‘The Doctors’ Dr. Rachael highlights the 3 riskiest ways to get HIV during sex

New Rachael Ross

“HIV has always been at the crux and pretty much why I got involved in the media aspect of medicine, health and STD prevention,” shares Dr. Rachael Ross, family doctor, author, sexologist and co-host of the nationally syndicated TV show “The Doctors.” Teaming up with OraQuick, the first in-home rapid HIV test, is “a relationship that makes a ton of sense.”

Dr. Rachael is a recurring co-host on the Emmy® Award-winning talk show, “The Doctors,” and a practicing board-certified family medicine physician and sexologist who is fervent about spreading the word about testing and the life-saving importance of knowing your HIV status. She so candid and engaging, she’s often dubbed the Dr. Ruth of this millennium.

There are too many people who don’t know they have HIV. People aren’t getting tested, in light of the fact HIV incidences are growing, particularly in the black community. An estimated 1 in 16 black men and 1 in 32 black women will be diagnosed with HIV. In the U.S. alone, nearly 1.1 million people are living with HIV.

“When OraQuick approached me about teaming up so we could [develop] prevention strategies, it was one of those things I didn’t have to spend much time scrutinizing. Part of prevention is getting tested and knowing your status. For people to be able to test at home is a huge deal,” she shares.

You have to love Dr. Rachael, because she’s so frank and honest. She shares, “I’ll never forget my first home HIV kit. It’s like, we’re dating. You’re busy. I’m busy. We can no longer go to the doctor to get tested. Now we can test tonight over dinner.
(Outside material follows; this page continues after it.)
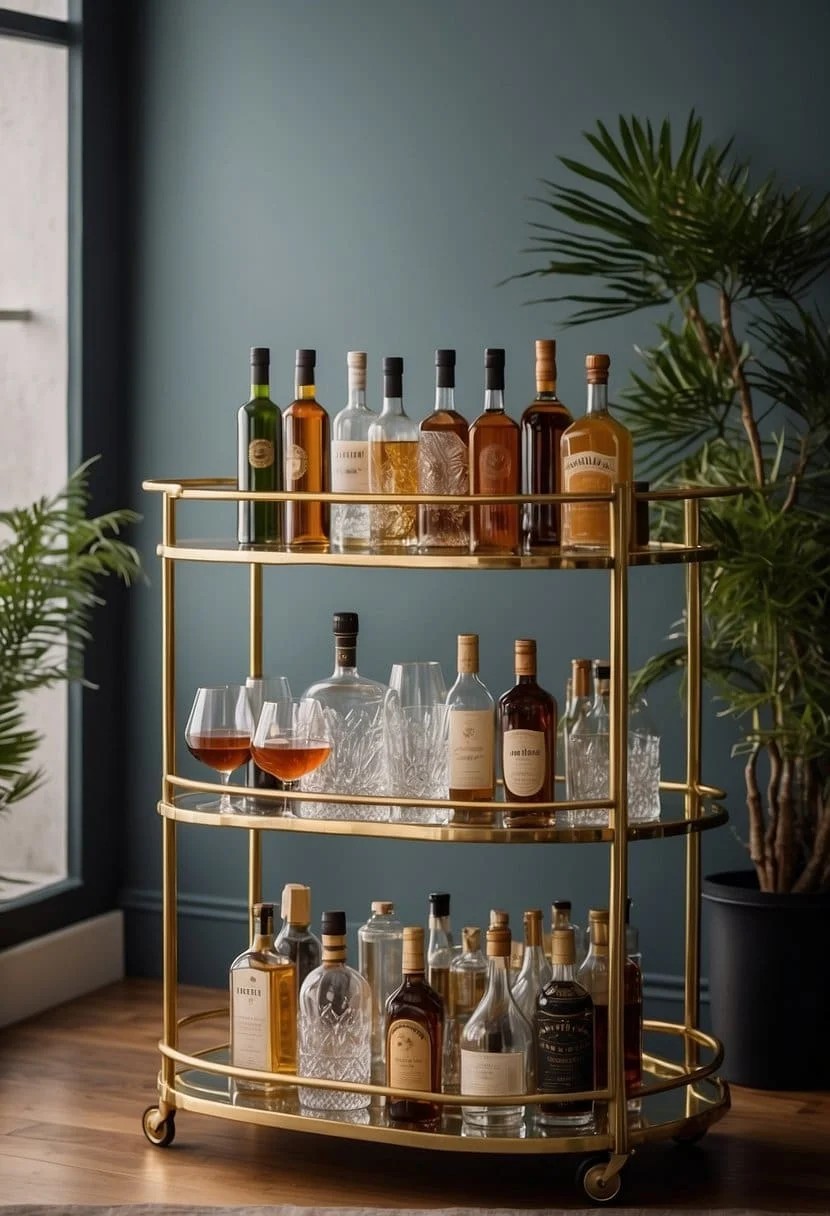 Well-Stocked Bar Cart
“It adds another notch in your arsenal belt against HIV and towards knowing where you personally stand and the people that you mess with, or lay with, or experience sexually, now you can know where they stand to and feel confident about it. This is our issue now and we need to spend a lot of time focusing on how we get HIV, how we can prevent it. There’s more to it than just wrapping it up.”

When asked about the riskiest ways to get HIV, she responds, “The No. 1 way it is happening in our community is through sexual contact. The riskiest is unprotected receptive anal sex. The second riskiest is receptive vaginal penetration.” Blood contains the highest concentration of the virus, followed by semen, followed by vaginal fluids, followed by breast milk.

“When you’re penetrating anally or vaginally, there is a lot of tearing. That’s what puts the anal receiver at greater risk. That’s what puts women at greater risk. Those are the two riskier things you can do when it comes to [contracting] HIV. Anal is riskier than vaginal when it comes to HIV transmission. A less risky act that you can do sexually, so that both people can have an orgasm, is manual manipulation, i.e., a hand job or fingering, as long as there are no cuts or tears there.”

There are a number of activities that people can engage in when they are unsure of their partner’s status that are not as risky as anal and vaginal penetration. While it allows HIV transmission, oral sex is less risky than anal and vaginal, according to Ross. “They have yet to pinpoint a solid case where it is 100 percent sure that someone contracted HIV through oral sex. Let’s look at the basic science. If you just had braces put on, had some dental work or ate Frosted Mini Wheats without any milk and your mouth is cut up, then of course if you go down on somebody and there is a lot of blood present, semen or vaginal secretions, technically, sure you could,” she says.